[PROVIDED PASSAGE]:
========
(7-1-19) Long-time NAMI advocate Bob Carolla returned from the organization’s 2019 convention with this report. Full disclosure: I am a life time member of NAMI and support it monthly.
NAMI’s Convention: Our Movement, Our Time: A report by Bob Carolla
The National Alliance on Mental Illness (NAMI) celebrated the 40th anniversary of its founding at its national convention in Seattle, June 19-22.
Twenty years ago, I remember vividly that there was a sense that the mental health community was on the verge of a new horizon—a next level. The landmark U.S. Surgeon General’s Report on Mental Health had just been published; it framed mental health and mental illness as parts of a single continuum, identified “parity” between physical and mental health insurance benefits as a critical need, and made stigma a public health issue. The Academy Award-winning movie A Beautiful Mind was in the works.
Change comes incrementally.
It’s often hard to see at any one moment in time. But in the past 20 years there has been more progress than many of us realize. There have been advances in medical research, greater public awareness and openness about mental health conditions, enactment of a national parity law, state expansions of Medicaid and a growing focus on early intervention and prevention.
========
[STORED DATA]:
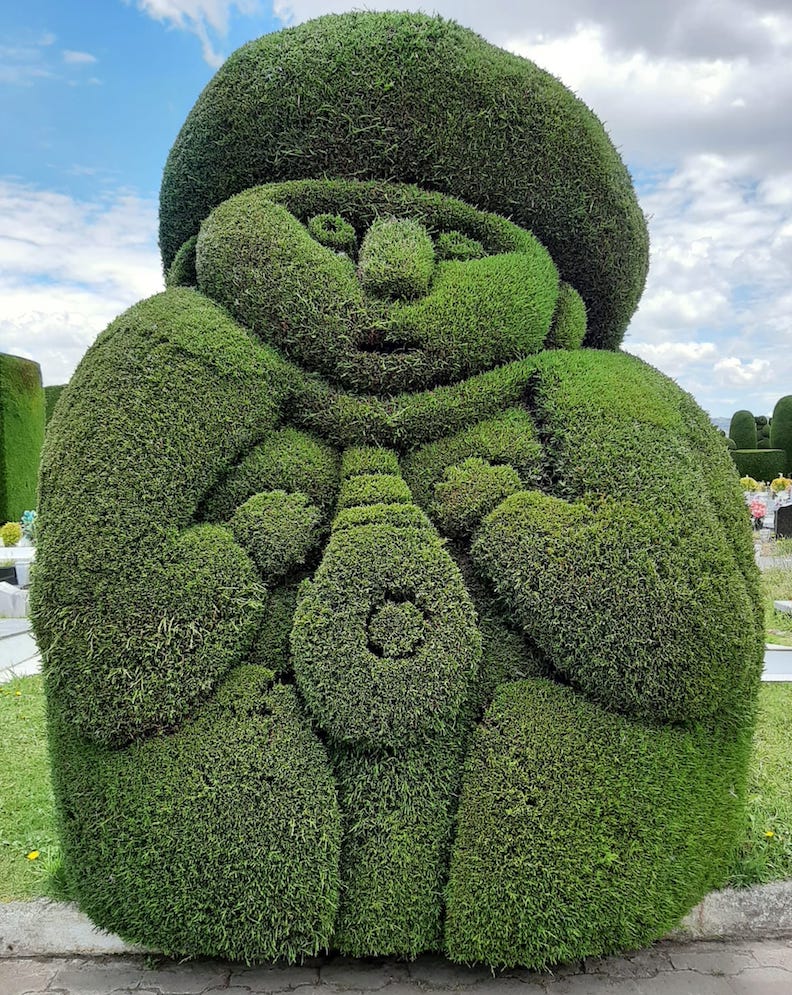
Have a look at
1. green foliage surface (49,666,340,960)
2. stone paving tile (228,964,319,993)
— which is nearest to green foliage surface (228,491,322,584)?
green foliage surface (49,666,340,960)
========
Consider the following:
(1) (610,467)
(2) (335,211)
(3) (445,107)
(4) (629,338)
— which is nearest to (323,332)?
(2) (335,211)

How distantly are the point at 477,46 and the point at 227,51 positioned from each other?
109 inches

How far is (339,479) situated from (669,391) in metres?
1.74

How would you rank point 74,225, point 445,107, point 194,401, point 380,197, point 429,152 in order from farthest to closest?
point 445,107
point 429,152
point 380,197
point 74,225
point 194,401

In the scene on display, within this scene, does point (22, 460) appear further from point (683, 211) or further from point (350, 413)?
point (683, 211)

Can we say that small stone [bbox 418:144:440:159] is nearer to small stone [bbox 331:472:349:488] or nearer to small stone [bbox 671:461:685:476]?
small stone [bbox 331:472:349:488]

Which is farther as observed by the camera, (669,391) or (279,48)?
========
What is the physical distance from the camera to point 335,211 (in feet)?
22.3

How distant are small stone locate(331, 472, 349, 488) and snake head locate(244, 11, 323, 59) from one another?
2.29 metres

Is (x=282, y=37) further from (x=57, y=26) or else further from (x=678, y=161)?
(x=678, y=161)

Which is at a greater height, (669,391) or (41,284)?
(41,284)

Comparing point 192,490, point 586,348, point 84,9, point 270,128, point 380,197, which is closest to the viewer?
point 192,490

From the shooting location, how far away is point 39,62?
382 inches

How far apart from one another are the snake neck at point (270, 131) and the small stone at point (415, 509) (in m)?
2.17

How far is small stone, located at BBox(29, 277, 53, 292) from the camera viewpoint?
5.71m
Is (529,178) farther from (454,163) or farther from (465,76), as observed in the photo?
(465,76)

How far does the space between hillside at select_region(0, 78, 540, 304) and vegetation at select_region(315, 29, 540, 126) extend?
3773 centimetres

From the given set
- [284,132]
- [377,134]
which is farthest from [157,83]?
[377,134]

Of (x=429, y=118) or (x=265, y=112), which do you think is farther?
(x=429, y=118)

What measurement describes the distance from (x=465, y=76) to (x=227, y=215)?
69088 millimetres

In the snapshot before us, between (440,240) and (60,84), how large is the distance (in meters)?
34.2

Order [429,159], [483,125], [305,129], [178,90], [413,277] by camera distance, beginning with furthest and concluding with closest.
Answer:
========
[EXERCISE INSTRUCTIONS]:
A – Answer these questions using the convention report:
(i) In what city, and on what dates, was the NAMI national convention held?
(ii) Which anniversary of its founding did NAMI celebrate at the convention?
(iii) What kind of national law does the report list among the advances of the past 20 years?
B – Reproduce the convention report word for word, from "(7-1-19) Long-time NAMI" to "in the works.".
C – According to the convention report, why may there have been more progress in the past 20 years than many people realize? Answer in one to three sentences.

[PER-TASK OUTPUTS]:
A –
(i) Seattle, June 19-22
(ii) The 40th anniversary
(iii) A national parity law

B –
(7-1-19) Long-time NAMI advocate Bob Carolla returned from the organization’s 2019 convention with this report. Full disclosure: I am a life time member of NAMI and support it monthly.
NAMI’s Convention: Our Movement, Our Time: A report by Bob Carolla
The National Alliance on Mental Illness (NAMI) celebrated the 40th anniversary of its founding at its national convention in Seattle, June 19-22.
Twenty years ago, I remember vividly that there was a sense that the mental health community was on the verge of a new horizon—a next level. The landmark U.S. Surgeon General’s Report on Mental Health had just been published; it framed mental health and mental illness as parts of a single continuum, identified “parity” between physical and mental health insurance benefits as a critical need, and made stigma a public health issue. The Academy Award-winning movie A Beautiful Mind was in the works.

C – Change comes incrementally, so it is often hard to see at any one moment in time.